The same is not true of the other pandemic, 400 years in the making and still a formidable, resilient and deadly force. Anti-Black racism, and the white supremacy that underpins it, is an existential threat to us all. It fosters social, economic and ecological ruin through division and exploitation. It requires as transformative and all-encompassing an effort to disrupt it as did COVID-19.

The two pandemics were not spontaneous, or even unprecedented, really. Anti-Black racism did not “erupt” in the past year and cannot be resolved by book clubs, equity, diversity, and inclusion trainings and task forces, or good intentions. White supremacy operates at the core of our society and has done so for centuries. We’re not out of the woods; not by a long shot.

When COVID-19 strikes, individuals do not recover easily.
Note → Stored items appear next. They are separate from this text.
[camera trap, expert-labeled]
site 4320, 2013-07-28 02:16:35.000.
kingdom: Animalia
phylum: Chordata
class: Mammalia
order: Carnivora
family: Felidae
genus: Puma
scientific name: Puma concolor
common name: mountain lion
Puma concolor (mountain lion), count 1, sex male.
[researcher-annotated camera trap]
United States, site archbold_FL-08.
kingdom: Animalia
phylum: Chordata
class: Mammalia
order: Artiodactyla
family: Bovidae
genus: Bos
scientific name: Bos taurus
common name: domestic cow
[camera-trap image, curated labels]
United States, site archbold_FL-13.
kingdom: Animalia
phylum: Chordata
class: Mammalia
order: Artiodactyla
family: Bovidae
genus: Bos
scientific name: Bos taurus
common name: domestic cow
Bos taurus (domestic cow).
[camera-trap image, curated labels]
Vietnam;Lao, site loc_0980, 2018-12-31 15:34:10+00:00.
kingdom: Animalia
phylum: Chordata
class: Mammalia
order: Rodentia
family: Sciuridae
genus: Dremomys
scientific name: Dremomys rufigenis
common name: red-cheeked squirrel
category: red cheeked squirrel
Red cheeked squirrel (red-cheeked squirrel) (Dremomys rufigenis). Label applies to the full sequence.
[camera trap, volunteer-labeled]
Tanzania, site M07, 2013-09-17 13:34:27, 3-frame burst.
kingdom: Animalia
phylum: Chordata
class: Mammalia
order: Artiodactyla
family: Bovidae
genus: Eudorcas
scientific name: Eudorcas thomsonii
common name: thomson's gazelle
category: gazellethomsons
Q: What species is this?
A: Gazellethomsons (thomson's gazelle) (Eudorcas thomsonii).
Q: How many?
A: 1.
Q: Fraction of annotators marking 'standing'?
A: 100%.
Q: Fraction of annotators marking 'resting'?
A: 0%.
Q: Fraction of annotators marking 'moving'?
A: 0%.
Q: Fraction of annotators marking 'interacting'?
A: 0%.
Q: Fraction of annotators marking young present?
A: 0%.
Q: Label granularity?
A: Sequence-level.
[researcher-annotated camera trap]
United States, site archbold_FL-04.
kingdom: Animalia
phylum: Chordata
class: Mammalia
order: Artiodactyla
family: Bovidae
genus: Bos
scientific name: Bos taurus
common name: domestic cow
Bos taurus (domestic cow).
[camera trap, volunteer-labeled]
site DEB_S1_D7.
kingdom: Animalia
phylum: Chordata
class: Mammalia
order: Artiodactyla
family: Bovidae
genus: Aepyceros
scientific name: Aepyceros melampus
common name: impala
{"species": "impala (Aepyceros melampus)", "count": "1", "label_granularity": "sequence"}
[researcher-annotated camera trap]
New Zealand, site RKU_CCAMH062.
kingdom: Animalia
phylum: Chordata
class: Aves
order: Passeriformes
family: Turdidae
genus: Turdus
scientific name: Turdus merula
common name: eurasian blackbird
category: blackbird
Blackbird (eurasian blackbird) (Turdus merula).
Some have damaged organs or permanent lung problems, while others have mental-health issues that arise from the grief, loss, isolation and fatigue. Even for those who have not been ill, our lives have been forever altered.

The new variants of COVID-19 continue to mutate, transform and defy our efforts to bring an end to the pandemic. The toll on human life in this country – 25,000 dead, 1.2 million recovered and 1.3 million currently sick – weighs heavily on our collective consciousness.

The durability and long-term effects of the disease, the way it exposes the precarity and vulnerability of human life, the way it seeps into your mind, body and soul and messes with how you live, breathe, walk, act and exist in the world – this is also the delirious trickery of racism.

There will be no return to normal, after this. Besides, as the incomparable poet Dionne Brand wrote last summer, what kind of person would mourn the normalcy that killed Mr. Floyd? After a year, we are still in a moment of flux, but also a moment ripe with potential.

This is what the late sociologist Stuart Hall might have called a “politics without guarantees.” We cannot be certain that what will emerge in this reconfigured, postpandemic world will be any kinder or more egalitarian than any previous iterations.

There is nothing that guarantees the moral arc of the universe will ultimately bend toward justice. Overcoming the two pandemics will require struggle and vigilance; building the world we envision will take more than a year.